🤖 AI Summary
This work addresses the challenge of few-shot bimanual robot manipulation, where standard in-context learning struggles due to the high-dimensional joint action space and tight coordination constraints, often saturating the context window. The authors propose BiCICLe, a framework that formulates bimanual control as a multi-agent leader-follower problem, decoupling the action space by conditioning each arm’s policy on the other. It introduces an “arm debate” mechanism combined with an LLM-as-Judge strategy to iteratively refine coordinated trajectories. Notably, BiCICLe achieves the first successful application of off-the-shelf large language models—without fine-tuning—to few-shot bimanual control, attaining an average success rate of 71.1% across 13 tasks in the TWIN benchmark. This result surpasses the best training-free baseline by 6.7 percentage points and outperforms most supervised methods, demonstrating exceptional generalization to novel tasks.
📝 Abstract
Language Models (LLMs) have emerged as powerful reasoning engines for embodied control.
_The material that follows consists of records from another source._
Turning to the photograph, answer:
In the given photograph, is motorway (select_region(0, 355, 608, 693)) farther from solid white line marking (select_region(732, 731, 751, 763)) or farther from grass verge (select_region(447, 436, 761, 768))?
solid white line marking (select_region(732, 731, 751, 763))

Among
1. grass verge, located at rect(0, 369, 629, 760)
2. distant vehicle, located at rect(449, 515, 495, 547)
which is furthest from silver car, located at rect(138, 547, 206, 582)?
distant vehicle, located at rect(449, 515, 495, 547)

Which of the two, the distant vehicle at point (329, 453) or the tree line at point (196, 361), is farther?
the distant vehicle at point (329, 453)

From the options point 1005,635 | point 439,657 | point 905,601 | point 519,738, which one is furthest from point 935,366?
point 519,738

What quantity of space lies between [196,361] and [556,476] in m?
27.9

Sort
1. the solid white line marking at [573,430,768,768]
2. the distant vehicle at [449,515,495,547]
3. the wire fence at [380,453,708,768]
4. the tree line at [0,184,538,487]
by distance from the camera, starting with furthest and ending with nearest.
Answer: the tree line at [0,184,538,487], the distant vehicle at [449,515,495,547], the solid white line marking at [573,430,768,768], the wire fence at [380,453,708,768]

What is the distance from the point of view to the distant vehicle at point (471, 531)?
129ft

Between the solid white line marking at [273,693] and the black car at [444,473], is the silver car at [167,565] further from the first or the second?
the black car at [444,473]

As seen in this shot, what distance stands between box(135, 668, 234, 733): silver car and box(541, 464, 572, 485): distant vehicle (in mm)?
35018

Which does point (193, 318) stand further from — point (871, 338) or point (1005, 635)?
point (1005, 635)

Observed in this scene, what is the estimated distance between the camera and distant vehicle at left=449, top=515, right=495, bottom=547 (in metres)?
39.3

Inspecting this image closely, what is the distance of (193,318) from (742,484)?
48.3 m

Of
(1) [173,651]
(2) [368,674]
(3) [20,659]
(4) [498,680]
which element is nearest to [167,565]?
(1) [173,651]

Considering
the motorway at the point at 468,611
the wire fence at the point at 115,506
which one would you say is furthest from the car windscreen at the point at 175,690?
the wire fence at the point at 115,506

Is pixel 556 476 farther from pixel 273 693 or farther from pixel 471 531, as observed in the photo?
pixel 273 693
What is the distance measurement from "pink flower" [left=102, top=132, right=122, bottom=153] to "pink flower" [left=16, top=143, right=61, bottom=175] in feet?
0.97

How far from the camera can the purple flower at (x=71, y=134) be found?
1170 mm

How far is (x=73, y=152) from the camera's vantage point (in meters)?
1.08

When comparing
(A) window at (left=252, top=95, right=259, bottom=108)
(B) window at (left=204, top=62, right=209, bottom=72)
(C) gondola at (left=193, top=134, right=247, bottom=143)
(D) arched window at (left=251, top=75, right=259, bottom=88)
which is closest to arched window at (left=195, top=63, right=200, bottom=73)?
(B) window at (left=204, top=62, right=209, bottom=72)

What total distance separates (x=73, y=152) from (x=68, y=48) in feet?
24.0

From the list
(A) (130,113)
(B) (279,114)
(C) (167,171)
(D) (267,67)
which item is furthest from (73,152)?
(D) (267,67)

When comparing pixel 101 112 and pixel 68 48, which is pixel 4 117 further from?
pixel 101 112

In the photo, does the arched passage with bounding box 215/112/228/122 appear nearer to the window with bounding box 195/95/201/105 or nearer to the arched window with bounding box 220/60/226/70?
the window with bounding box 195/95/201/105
In particular, In-Context Learning (ICL) enables off-the-shelf, text-only LLMs to predict robot actions without any task-specific training while preserving their generalization capabilities. Applying ICL to bimanual manipulation remains challenging, as the high-dimensional joint action space and tight inter-arm coordination constraints rapidly overwhelm standard context windows. To address this, we introduce BiCICLe (Bimanual Coordinated In-Context Learning), the first framework that enables standard LLMs to perform few-shot bimanual manipulation without fine-tuning. BiCICLe frames bimanual control as a multi-agent leader-follower problem, decoupling the action space into sequential, conditioned single-arm predictions. This naturally extends to Arms' Debate, an iterative refinement process, and to the introduction of a third LLM-as-Judge to evaluate and select the most plausible coordinated trajectories. Evaluated on 13 tasks from the TWIN benchmark, BiCICLe achieves up to 71.1% average success rate, outperforming the best training-free baseline by 6.7 percentage points and surpassing most supervised methods. We further demonstrate strong few-shot generalization on novel tasks.